Instructions for the task: Reproduce all entries precisely, down to the last character.

--- Start Provided material ---

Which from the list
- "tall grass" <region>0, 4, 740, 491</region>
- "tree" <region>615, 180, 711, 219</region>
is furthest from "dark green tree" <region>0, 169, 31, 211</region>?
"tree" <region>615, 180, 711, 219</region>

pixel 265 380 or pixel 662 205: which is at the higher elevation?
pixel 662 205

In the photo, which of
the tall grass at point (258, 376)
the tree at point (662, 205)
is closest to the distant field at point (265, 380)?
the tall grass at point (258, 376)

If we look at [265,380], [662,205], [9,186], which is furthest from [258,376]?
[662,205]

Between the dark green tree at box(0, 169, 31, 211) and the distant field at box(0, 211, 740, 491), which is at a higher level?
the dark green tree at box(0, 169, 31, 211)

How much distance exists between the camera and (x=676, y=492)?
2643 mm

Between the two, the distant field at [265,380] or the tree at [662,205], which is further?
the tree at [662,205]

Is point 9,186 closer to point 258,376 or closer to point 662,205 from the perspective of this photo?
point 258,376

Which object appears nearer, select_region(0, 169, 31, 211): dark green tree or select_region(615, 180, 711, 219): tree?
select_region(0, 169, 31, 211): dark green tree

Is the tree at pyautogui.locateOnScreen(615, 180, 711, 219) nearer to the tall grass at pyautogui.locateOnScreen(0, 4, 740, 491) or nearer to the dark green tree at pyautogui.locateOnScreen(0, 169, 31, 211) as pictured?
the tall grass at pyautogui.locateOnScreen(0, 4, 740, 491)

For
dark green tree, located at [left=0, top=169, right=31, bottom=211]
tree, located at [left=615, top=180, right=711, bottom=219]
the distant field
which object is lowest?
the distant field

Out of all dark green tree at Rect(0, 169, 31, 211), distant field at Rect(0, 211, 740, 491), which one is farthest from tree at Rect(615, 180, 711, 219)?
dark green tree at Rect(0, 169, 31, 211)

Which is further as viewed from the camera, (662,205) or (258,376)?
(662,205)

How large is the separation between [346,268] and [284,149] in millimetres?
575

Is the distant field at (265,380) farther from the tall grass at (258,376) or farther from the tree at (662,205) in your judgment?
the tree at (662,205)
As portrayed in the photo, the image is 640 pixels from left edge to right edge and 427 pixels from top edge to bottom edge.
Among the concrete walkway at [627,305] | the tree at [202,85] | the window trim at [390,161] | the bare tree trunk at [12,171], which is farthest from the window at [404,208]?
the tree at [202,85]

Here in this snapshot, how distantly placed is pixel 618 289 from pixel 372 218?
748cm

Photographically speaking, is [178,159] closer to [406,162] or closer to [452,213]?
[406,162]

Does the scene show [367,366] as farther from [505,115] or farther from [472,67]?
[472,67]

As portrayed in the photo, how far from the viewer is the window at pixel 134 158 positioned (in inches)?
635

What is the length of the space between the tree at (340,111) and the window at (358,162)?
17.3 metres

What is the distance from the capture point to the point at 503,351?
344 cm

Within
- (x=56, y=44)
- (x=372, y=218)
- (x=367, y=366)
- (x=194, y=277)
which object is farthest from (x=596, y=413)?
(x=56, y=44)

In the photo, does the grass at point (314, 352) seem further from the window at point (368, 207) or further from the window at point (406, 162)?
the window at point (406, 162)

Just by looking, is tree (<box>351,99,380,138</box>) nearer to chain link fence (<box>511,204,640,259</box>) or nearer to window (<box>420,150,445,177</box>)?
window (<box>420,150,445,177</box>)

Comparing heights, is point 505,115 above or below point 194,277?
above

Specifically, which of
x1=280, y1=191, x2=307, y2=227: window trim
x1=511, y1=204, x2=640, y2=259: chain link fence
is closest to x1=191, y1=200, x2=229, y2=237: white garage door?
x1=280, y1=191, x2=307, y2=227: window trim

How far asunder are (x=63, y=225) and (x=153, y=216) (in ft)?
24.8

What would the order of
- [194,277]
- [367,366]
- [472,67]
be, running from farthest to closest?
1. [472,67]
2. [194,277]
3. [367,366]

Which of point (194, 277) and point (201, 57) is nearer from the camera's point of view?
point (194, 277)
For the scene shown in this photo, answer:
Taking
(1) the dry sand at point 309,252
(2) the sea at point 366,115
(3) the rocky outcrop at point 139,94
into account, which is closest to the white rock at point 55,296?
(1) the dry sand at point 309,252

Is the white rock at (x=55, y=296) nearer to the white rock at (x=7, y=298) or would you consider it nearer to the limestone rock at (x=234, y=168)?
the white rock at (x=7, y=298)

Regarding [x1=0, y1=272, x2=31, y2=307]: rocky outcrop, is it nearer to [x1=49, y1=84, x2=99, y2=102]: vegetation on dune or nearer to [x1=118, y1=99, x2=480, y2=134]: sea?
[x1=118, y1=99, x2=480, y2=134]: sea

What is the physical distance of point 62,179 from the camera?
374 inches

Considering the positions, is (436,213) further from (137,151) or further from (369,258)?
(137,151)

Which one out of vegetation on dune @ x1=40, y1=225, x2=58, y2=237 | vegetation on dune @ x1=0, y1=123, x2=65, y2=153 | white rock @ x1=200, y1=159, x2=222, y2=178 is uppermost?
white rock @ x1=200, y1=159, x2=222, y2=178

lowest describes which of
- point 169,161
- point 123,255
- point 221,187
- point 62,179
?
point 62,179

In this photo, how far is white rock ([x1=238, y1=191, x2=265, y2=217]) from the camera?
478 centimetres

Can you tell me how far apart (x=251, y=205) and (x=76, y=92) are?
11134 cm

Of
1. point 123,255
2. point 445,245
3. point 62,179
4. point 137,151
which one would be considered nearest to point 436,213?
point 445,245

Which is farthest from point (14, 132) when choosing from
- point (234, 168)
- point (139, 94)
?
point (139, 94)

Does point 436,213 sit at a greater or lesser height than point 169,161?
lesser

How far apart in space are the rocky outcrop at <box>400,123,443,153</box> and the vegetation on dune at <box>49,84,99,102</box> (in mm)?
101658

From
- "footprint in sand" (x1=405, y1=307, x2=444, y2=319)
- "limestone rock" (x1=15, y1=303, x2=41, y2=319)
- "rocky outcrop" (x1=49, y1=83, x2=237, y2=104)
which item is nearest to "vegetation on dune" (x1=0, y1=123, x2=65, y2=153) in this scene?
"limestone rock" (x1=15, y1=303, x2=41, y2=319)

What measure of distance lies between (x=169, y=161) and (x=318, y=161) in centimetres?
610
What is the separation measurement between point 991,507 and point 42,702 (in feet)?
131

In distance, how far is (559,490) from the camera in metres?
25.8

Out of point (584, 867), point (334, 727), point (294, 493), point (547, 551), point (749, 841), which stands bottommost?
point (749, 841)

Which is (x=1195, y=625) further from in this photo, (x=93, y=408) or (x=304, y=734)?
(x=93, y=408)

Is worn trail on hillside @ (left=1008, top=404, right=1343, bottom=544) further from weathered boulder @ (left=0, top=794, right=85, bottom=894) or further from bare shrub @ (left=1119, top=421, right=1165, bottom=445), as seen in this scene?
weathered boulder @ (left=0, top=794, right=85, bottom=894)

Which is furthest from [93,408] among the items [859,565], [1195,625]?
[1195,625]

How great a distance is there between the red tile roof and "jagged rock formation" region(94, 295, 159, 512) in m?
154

--- End Provided material ---

Expected answer:
Which from the list
- "tall grass" <region>0, 4, 740, 491</region>
- "tree" <region>615, 180, 711, 219</region>
is furthest from "dark green tree" <region>0, 169, 31, 211</region>?
"tree" <region>615, 180, 711, 219</region>

pixel 265 380 or pixel 662 205: which is at the higher elevation?
pixel 662 205

In the photo, which of
the tall grass at point (258, 376)
the tree at point (662, 205)
is closest to the distant field at point (265, 380)?
the tall grass at point (258, 376)

If we look at [265,380], [662,205], [9,186], which is furthest from [258,376]?
[662,205]

Between the dark green tree at box(0, 169, 31, 211) and the distant field at box(0, 211, 740, 491), which is at a higher level?
the dark green tree at box(0, 169, 31, 211)

How much distance exists between the camera and (x=676, y=492)?
2643 mm

Between the two, the distant field at [265,380] or the tree at [662,205], which is further?
the tree at [662,205]

Is point 9,186 closer to point 258,376 or closer to point 662,205 from the perspective of this photo?
point 258,376

Which object appears nearer, select_region(0, 169, 31, 211): dark green tree or select_region(615, 180, 711, 219): tree?
select_region(0, 169, 31, 211): dark green tree

Is the tree at pyautogui.locateOnScreen(615, 180, 711, 219) nearer to the tall grass at pyautogui.locateOnScreen(0, 4, 740, 491) or nearer to the dark green tree at pyautogui.locateOnScreen(0, 169, 31, 211) as pictured?
the tall grass at pyautogui.locateOnScreen(0, 4, 740, 491)

For
dark green tree, located at [left=0, top=169, right=31, bottom=211]
tree, located at [left=615, top=180, right=711, bottom=219]
the distant field
which object is lowest?
the distant field

Out of all dark green tree at Rect(0, 169, 31, 211), distant field at Rect(0, 211, 740, 491), which one is farthest from tree at Rect(615, 180, 711, 219)?
dark green tree at Rect(0, 169, 31, 211)

Which is further as viewed from the camera, (662,205) or (258,376)?
(662,205)

How large is the separation between [346,268] and [284,149] in millimetres?
575

Is the distant field at (265,380) farther from the tall grass at (258,376) or farther from the tree at (662,205) in your judgment?
the tree at (662,205)
As portrayed in the photo, the image is 640 pixels from left edge to right edge and 427 pixels from top edge to bottom edge.
Among the concrete walkway at [627,305] | the tree at [202,85] | the window trim at [390,161] | the bare tree trunk at [12,171], which is farthest from the window at [404,208]?
the tree at [202,85]

Here in this snapshot, how distantly placed is pixel 618 289 from pixel 372 218?
748cm

Photographically speaking, is [178,159] closer to [406,162] or closer to [452,213]?
[406,162]

Does the scene show [367,366] as farther from [505,115] or farther from [472,67]?
[472,67]

As portrayed in the photo, how far from the viewer is the window at pixel 134 158 positioned (in inches)?
635

What is the length of the space between the tree at (340,111) and the window at (358,162)?
17.3 metres

What is the distance from the capture point to the point at 503,351?
344 cm

Within
- (x=56, y=44)
- (x=372, y=218)
- (x=367, y=366)
- (x=194, y=277)
which object is farthest from (x=596, y=413)?
(x=56, y=44)

In the photo, does the grass at point (314, 352) seem further from the window at point (368, 207) or further from the window at point (406, 162)?
the window at point (406, 162)

Just by looking, is tree (<box>351,99,380,138</box>) nearer to chain link fence (<box>511,204,640,259</box>) or nearer to window (<box>420,150,445,177</box>)?
window (<box>420,150,445,177</box>)

Comparing heights, is point 505,115 above or below point 194,277?
above

Specifically, which of
x1=280, y1=191, x2=307, y2=227: window trim
x1=511, y1=204, x2=640, y2=259: chain link fence
is closest to x1=191, y1=200, x2=229, y2=237: white garage door?
x1=280, y1=191, x2=307, y2=227: window trim

How far asunder are (x=63, y=225) and (x=153, y=216) (in ft)?
24.8

What would the order of
- [194,277]
- [367,366]
- [472,67]
be, running from farthest to closest?
1. [472,67]
2. [194,277]
3. [367,366]

Which of point (194, 277) and point (201, 57) is nearer from the camera's point of view?
point (194, 277)
For the scene shown in this photo, answer:
Taking
(1) the dry sand at point 309,252
(2) the sea at point 366,115
(3) the rocky outcrop at point 139,94
into account, which is closest to the white rock at point 55,296?
(1) the dry sand at point 309,252

Is the white rock at (x=55, y=296) nearer to the white rock at (x=7, y=298) or would you consider it nearer to the limestone rock at (x=234, y=168)?
the white rock at (x=7, y=298)

Regarding [x1=0, y1=272, x2=31, y2=307]: rocky outcrop, is it nearer to [x1=49, y1=84, x2=99, y2=102]: vegetation on dune or nearer to [x1=118, y1=99, x2=480, y2=134]: sea?
[x1=118, y1=99, x2=480, y2=134]: sea

What is the physical distance of point 62,179 from the camera?
374 inches

Considering the positions, is (436,213) further from (137,151) or further from (369,258)?
(137,151)

Which one out of vegetation on dune @ x1=40, y1=225, x2=58, y2=237 | vegetation on dune @ x1=0, y1=123, x2=65, y2=153 | white rock @ x1=200, y1=159, x2=222, y2=178 is uppermost?
white rock @ x1=200, y1=159, x2=222, y2=178

lowest describes which of
- point 169,161
- point 123,255
- point 221,187
- point 62,179
?
point 62,179

In this photo, how far is white rock ([x1=238, y1=191, x2=265, y2=217]) from the camera?
478 centimetres

Can you tell me how far apart (x=251, y=205) and (x=76, y=92) are?
11134 cm

Of
1. point 123,255
2. point 445,245
3. point 62,179
4. point 137,151
which one would be considered nearest to point 436,213?
point 445,245

Which is farthest from point (14, 132) when choosing from
- point (234, 168)
- point (139, 94)
?
point (139, 94)

Does point 436,213 sit at a greater or lesser height than point 169,161?
lesser

How far apart in space are the rocky outcrop at <box>400,123,443,153</box> and the vegetation on dune at <box>49,84,99,102</box> (in mm)?
101658

From
- "footprint in sand" (x1=405, y1=307, x2=444, y2=319)
- "limestone rock" (x1=15, y1=303, x2=41, y2=319)
- "rocky outcrop" (x1=49, y1=83, x2=237, y2=104)
which item is nearest to "vegetation on dune" (x1=0, y1=123, x2=65, y2=153) in this scene?
"limestone rock" (x1=15, y1=303, x2=41, y2=319)

What measure of distance lies between (x=169, y=161) and (x=318, y=161) in centimetres?
610
What is the separation measurement between point 991,507 and point 42,702 (in feet)?
131

In distance, how far is (559,490) from the camera in metres?
25.8

Out of point (584, 867), point (334, 727), point (294, 493), point (547, 551), point (749, 841), which stands bottommost?
point (749, 841)

Which is (x=1195, y=625) further from in this photo, (x=93, y=408) or (x=304, y=734)?
(x=93, y=408)

Is worn trail on hillside @ (left=1008, top=404, right=1343, bottom=544) further from weathered boulder @ (left=0, top=794, right=85, bottom=894) or further from bare shrub @ (left=1119, top=421, right=1165, bottom=445), as seen in this scene?
weathered boulder @ (left=0, top=794, right=85, bottom=894)

Which is furthest from [93,408] among the items [859,565], [1195,625]?
[1195,625]

How great a distance is there between the red tile roof and "jagged rock formation" region(94, 295, 159, 512) in m?
154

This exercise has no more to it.